Phone-hacking victim and former journalist Tom Rowland has joined an advisory panel at the Independent Press Standards Organisation.
Rowland, who was a staffer at the Daily Telegraph for ten years as well as writing for a number of national titles, is one of six members of the newly launched Readers’ Advisory Panel.
The panel met for the first time last month.
Its roles includes reviewing the Editors’ Code of Practice, providing comment to IPSO about issues on which it is consulting or developing guidance and acting as a point around which the public can feed back their experiences of the regulator.
Panellists include former private sector manager Connie Henry, academic Dr Kate Sang, PR manager Michael Curran, solicitor Nabila Zulfiqar and marketing agency owner Samantha McFarlane.
None of the panelists are employed by a publisher that is or could be regulated by IPSO.
Charlotte Urwin, IPSO’s head of standards, said: “Their input as readers will help inform IPSO’s important work around press standards and they will provide us with invaluable advice and expertise.”
IPSO has also set up a Journalists’ Advisory Panel to offer advice from the perspective of journalists. The panel is expected to meet for the first time next year, with members to be confirmed in January.
Rowland, who was the first national newspaper journalist to be exonerated after a Press Complaints Commission Inquiry, claimed his phone was hacked by staff at the News of the World.
He only becoming aware of the fact in August 2011 after his mobile phone provider told him it had given evidence to Met police about his account.
Calls from the NoW’s phone hub were made to his mobile number and remote voicemail access number, he said in a witness statement to the Leveson Inquiry.
“This activity was carried out on a huge scale, some days there were up to nine calls to my mobile number. In total, the hub was used to call my mobile more than 60 times.”

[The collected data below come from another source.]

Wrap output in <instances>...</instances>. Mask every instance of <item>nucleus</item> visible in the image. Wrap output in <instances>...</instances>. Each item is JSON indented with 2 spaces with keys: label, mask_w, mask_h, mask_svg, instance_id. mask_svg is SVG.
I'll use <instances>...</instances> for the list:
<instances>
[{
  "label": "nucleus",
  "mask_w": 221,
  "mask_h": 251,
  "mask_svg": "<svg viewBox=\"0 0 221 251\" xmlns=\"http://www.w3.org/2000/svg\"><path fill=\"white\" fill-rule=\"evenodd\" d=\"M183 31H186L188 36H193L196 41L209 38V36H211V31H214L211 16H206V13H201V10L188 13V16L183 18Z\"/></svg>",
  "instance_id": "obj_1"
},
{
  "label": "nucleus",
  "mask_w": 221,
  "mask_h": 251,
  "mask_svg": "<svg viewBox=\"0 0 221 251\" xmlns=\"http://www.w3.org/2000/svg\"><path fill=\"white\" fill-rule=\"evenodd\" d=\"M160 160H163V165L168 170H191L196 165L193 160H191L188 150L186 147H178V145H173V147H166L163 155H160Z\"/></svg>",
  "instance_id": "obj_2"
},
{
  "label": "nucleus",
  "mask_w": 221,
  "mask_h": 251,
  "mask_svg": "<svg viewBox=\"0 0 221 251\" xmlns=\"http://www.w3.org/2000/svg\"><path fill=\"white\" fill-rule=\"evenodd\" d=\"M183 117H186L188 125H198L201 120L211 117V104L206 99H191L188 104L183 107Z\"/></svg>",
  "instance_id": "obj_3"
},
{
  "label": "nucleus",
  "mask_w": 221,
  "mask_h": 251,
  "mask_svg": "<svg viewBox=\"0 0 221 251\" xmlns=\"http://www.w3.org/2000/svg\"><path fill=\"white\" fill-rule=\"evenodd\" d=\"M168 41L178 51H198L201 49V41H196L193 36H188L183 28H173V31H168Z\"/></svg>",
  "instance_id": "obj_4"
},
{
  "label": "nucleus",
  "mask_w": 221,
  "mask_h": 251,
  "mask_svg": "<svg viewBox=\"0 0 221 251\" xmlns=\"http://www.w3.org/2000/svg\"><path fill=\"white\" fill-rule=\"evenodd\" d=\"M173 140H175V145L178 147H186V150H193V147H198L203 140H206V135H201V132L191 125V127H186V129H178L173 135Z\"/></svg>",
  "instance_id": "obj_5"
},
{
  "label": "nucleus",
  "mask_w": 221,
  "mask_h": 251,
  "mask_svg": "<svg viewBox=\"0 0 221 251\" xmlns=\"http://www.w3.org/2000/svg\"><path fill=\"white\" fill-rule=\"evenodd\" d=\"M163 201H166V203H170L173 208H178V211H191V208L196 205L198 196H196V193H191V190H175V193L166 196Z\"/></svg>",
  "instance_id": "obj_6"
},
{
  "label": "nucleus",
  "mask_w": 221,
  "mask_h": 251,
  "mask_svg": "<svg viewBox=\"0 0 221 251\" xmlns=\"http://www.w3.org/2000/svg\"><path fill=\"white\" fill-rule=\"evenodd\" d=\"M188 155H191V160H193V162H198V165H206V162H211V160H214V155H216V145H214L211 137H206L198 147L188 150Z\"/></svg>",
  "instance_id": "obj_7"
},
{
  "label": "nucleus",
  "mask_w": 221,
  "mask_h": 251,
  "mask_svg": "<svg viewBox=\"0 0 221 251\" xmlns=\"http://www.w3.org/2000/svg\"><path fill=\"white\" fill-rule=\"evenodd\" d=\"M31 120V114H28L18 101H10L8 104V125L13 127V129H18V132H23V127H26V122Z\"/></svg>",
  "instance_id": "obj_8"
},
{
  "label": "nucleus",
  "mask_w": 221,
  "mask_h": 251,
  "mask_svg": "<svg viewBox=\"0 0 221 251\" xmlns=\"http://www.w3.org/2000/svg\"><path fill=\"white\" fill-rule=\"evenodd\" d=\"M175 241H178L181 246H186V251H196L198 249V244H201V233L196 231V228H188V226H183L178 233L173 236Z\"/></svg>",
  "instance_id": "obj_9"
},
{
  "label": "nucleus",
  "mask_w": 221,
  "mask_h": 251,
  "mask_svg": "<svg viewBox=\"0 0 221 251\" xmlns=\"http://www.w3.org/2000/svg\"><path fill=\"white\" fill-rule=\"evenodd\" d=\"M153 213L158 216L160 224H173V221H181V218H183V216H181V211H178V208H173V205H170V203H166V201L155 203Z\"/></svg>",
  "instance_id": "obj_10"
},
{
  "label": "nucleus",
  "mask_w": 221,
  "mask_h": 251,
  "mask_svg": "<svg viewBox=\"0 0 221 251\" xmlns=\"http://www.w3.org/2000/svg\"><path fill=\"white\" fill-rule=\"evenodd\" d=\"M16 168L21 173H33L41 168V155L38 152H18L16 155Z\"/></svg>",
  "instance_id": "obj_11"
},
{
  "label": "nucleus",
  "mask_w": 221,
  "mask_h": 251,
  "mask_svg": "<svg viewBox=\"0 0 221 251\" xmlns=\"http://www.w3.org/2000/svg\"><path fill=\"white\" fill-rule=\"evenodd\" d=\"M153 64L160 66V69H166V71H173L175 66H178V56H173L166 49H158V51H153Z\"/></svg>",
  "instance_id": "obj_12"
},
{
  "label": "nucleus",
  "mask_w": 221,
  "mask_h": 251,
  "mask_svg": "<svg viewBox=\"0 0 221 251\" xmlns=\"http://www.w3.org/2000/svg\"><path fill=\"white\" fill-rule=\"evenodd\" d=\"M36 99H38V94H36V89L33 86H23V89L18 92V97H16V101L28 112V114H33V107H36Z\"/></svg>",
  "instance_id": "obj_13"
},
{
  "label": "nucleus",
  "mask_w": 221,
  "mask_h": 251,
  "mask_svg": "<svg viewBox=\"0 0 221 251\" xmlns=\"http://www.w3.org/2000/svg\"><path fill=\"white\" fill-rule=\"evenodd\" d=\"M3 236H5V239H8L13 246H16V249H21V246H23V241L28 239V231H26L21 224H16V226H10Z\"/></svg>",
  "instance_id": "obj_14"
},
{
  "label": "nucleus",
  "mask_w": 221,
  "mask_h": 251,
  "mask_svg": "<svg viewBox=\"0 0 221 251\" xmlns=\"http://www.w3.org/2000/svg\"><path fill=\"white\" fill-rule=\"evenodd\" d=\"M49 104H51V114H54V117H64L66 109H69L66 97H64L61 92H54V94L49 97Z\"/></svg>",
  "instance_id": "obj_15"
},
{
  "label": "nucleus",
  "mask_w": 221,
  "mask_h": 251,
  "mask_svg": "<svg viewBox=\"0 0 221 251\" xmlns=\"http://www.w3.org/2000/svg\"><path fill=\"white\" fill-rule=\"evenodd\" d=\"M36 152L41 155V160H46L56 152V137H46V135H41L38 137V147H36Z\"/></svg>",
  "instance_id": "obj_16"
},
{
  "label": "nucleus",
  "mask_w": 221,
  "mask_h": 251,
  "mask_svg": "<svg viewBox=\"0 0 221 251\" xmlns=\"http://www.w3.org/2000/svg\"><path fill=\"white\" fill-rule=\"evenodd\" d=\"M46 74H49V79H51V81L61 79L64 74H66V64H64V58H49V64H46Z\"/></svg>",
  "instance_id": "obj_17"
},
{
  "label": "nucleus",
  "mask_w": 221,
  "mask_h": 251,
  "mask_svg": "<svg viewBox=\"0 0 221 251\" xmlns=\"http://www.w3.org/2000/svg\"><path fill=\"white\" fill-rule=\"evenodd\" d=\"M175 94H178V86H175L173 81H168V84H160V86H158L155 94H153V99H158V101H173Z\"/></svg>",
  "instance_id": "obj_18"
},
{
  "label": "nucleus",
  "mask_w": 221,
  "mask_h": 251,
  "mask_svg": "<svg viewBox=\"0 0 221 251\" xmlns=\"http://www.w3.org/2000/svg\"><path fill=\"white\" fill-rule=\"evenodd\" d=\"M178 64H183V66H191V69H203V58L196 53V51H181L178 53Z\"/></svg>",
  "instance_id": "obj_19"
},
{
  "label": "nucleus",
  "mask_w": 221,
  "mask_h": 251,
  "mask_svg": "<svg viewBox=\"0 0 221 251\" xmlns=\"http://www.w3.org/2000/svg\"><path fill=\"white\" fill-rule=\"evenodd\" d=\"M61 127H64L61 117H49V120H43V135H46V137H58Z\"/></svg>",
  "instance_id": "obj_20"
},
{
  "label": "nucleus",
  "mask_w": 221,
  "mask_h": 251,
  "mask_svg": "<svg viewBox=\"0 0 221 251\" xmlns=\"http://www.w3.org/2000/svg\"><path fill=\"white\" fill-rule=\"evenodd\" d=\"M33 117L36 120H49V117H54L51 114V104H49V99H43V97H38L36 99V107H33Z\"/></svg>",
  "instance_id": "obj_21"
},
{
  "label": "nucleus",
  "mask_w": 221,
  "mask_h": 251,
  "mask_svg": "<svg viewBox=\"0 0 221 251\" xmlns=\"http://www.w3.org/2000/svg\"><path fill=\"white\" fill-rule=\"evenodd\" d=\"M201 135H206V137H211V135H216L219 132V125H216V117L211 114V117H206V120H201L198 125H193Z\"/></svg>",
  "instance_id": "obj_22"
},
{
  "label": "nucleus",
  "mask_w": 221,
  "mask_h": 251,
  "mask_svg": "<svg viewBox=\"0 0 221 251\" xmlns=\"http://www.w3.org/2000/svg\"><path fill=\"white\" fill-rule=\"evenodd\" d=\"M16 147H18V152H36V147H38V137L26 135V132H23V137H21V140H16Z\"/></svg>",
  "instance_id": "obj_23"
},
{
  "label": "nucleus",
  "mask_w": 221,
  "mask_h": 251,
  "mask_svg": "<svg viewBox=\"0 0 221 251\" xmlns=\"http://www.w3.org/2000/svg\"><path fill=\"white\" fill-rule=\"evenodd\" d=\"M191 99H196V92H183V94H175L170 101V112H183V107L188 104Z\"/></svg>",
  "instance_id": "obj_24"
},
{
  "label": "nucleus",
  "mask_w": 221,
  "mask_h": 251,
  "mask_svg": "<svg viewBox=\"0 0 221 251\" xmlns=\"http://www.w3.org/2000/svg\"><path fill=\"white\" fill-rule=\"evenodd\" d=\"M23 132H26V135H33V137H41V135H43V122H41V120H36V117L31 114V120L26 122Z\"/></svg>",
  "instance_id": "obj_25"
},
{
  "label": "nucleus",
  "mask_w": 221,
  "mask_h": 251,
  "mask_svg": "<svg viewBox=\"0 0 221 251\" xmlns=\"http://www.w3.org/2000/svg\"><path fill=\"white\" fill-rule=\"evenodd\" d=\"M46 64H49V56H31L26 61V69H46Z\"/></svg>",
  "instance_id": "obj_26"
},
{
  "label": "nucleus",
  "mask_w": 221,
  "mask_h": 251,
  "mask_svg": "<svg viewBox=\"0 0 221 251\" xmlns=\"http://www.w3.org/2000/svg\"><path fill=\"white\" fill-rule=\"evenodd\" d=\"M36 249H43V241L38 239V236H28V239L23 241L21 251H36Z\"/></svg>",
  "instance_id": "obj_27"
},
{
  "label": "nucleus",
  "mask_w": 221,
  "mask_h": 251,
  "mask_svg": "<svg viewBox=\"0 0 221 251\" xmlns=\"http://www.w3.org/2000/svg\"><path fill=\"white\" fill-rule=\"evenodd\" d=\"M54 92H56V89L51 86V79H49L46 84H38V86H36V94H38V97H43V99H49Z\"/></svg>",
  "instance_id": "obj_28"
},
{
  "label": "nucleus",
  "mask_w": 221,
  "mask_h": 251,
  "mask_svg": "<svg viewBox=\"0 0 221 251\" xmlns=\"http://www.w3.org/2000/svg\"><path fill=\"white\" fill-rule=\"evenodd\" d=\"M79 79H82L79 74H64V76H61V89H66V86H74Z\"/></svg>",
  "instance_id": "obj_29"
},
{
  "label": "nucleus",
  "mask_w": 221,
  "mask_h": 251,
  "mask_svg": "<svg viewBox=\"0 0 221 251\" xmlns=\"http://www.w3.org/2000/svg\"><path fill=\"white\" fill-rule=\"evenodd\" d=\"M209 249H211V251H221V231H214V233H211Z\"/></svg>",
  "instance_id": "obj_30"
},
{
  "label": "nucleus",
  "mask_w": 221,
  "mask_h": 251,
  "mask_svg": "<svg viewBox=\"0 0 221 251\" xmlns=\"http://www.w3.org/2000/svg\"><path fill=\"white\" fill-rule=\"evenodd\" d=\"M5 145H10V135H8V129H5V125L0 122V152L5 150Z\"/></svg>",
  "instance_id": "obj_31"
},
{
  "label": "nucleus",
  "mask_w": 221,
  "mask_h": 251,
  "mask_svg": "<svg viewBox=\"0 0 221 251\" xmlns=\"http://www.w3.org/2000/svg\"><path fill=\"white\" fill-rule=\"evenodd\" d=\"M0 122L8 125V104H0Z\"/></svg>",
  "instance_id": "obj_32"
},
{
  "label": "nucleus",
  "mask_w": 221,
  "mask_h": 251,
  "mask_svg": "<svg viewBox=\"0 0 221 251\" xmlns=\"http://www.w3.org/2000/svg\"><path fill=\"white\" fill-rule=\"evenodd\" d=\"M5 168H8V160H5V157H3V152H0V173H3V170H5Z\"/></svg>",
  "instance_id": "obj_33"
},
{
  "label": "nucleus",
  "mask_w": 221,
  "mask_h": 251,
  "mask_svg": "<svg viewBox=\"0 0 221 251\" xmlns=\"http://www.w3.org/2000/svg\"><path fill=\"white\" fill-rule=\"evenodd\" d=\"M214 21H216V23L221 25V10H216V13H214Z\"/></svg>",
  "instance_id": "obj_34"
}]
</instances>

Rowland wrote about celebrity property for the Mail on Sunday from 2003-4 and spoke with a number of high profile individuals for a series of feature articles in the Times from 2004-6.
This together with his work writing about yachts and the world’s most expensive stamps led him to conclude that his phone had been hacked by the paper “to gleam information” about his high-profile contacts.
“As a journalist I am deeply unhappy that I had my phone hacked,” he told the inquiry.
But, he added: “Whilst the conduct of some tabloid journalists has been appalling, I am concerned about the impact this will have on press regulation.”